下顎をきつく掴んで無理やりに口を抉じ開ける。嫌がったところで大した力も無い。呼吸を妨げないように一匙、一匙、と慎重に喉の奥に流し込む。

椀に二杯の青菜の味噌汁。たったそれだけの物を賭けて風野と鈴虫は全力の攻防を見せた。そして、二人ともすっかり残りの体力を使い果たし、瞼の落ちるままに抗えない。

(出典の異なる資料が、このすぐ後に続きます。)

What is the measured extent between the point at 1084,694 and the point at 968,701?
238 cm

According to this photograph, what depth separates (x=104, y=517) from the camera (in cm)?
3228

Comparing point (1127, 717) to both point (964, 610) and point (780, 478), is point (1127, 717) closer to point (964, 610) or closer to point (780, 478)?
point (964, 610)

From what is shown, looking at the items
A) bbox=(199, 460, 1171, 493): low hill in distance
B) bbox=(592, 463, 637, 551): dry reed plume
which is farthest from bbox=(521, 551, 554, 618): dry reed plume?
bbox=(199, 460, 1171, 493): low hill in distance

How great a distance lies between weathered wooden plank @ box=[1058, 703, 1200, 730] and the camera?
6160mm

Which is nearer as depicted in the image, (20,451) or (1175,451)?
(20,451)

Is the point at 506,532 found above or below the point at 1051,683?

「アンタのお陰で…約束してくれたんだ。御館様が誰も飢えない土地に変えてくれるって…約束してくれたんだよ。だから…アンタは私の恩人だ…ね、だから死んだら駄目。私がアンタを守るよ…」

半分まで板で塞がれた明り取りの格子窓から昼間の光が降り注ぐ。折れそうな程に細い鈴虫の肩を抱き締めると、トクン…トクン…トクン…と心臓の音が伝わってくる。親にはぐれた仔猫のように身を寄せ合えば、お互いの温もりが穏やかな眠りに導いてくれるだろう。眩しくないように堂の隅で体を寄せ合って風野と鈴虫は眠りに就いた。